Mrs. Cavers sat perfectly still; only the compression of her lips showed her agitation.

"Come on, Bill, and I'll give you a good swift ride," she heard him say.

Bill hesitated and looked around uneasily. Sandy gave him a significant wink and then he went without a word.

Inside, Mrs. Cavers gave a little smothered cry, which Libby Anne understood. She moved nearer to her mother in sympathy.

Mrs. Cavers leaned forward, straining her eyes after the cloud of dust that marked the pacing horse's progress, clasping and unclasping her hands in wordless misery. Bill was gone—she had lost him again. The wind drove ripples in the grain, the little white clouds hung motionless in the sky, but Bill was gone, and the sun, bright and pitiless, was shining over all. Then the other men came in and the service began.

The singing was led by Roderick Ray, who had the Covenanters' blood in his veins. He carried a tuning-fork with him always, and fitted the psalm tunes to the hymns, carrying them through in a rolling baritone, and swinging his whole body to the motion.

The Reverend John Burrell was a student of men. He had travelled the North-West before the days of railways, by dog-train, snow-shoes, and horse-back, preaching in the lumber camps and later on in the railway camps, and it was a deep grief to him when his health broke down and he was compelled to take a smaller appointment. He liked to be on the firing-line. He was a gentle, shrewd, resourceful man, whose sense of humour and absolute belief in the real presence of God had carried him over many a rough place.

As he stood before his congregation this day in the schoolhouse, a great compassion for the men and women before him filled his heart. He saw their lives, so narrow and bare and self-centred; he read the hard lines that the struggle with drought and hail and weeds had written on their faces; and so he spoke to them, not as a stranger might speak, but as a brother, working with them, who also had carried burdens and felt the sting of defeat; but who had gone a little farther down the road, and had come back to tell them to persevere, for things were better farther on!

He had had to do with travel-stained, wayfaring men for so long that he had got into the way of handing out to them at once, when he had the opportunity, the richest treasures of his Father's storehouse. When they looked to him for bread they were not given a stone, and so, standing in the bare schoolroom that day, he preached to them Christ, the Saviour of mankind, and showed the way of life eternal.

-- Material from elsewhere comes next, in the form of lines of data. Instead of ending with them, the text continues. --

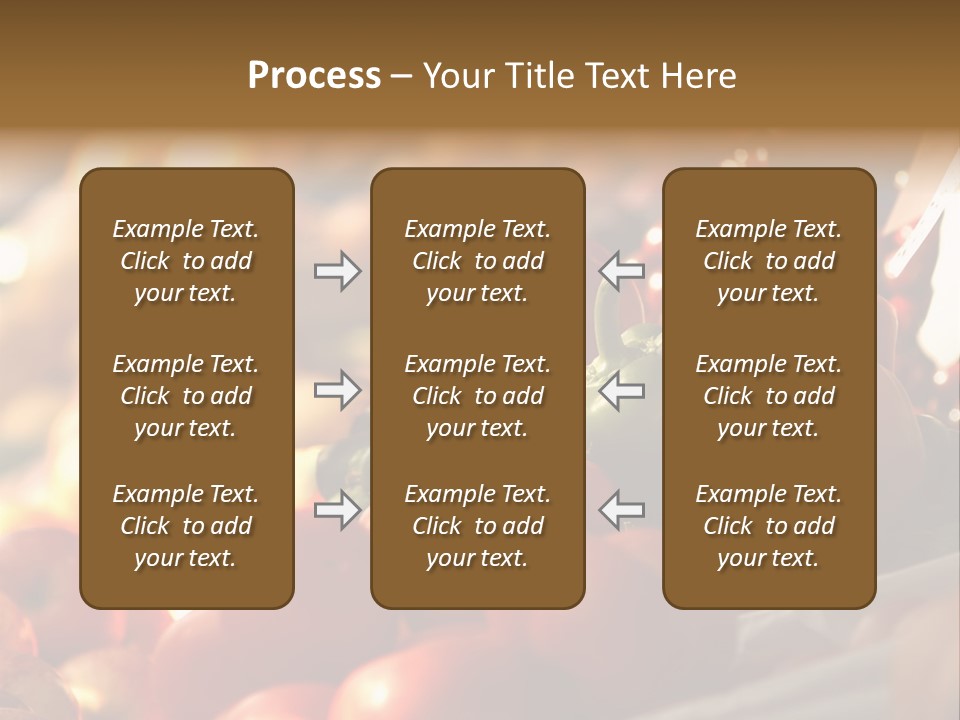 Process – Your Title Text Here

Example Text. Click to add your text.

Example Text. Click to add your text.

Example Text. Click to add your text.

Example Text. Click to add your text.

Example Text. Click to add your text.

Example Text. Click to add your text.

Example Text. Click to add your text.

Example Text. Click to add your text.

Example Text. Click to add your text.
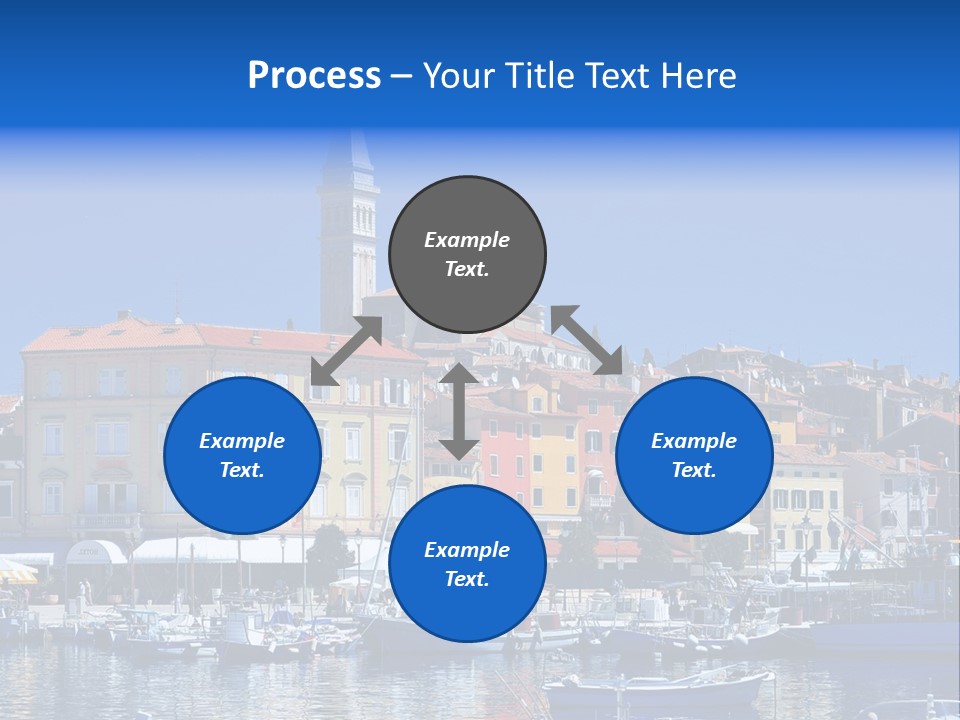 Process – Your Title Text Here

Example Text.

Example Text.

Example Text.

Example Text.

There was something very winsome about Mr. Burrell's preaching, not because of his eloquence, for he was a man of plain speech, low-voiced and gentle, but because he spoke with the quiet certainty of one who sees Him who is invisible. Near the front sat Bud Perkins and Teddy Watson, athletic-looking young fellows, clear-eyed and clean-skinned, just coming into their manhood, and there was a responsiveness in the boys' faces that made the minister address his appeal directly to them as he set before them the two ways, asking them to choose the higher, the way of loving service and Christlike endeavour.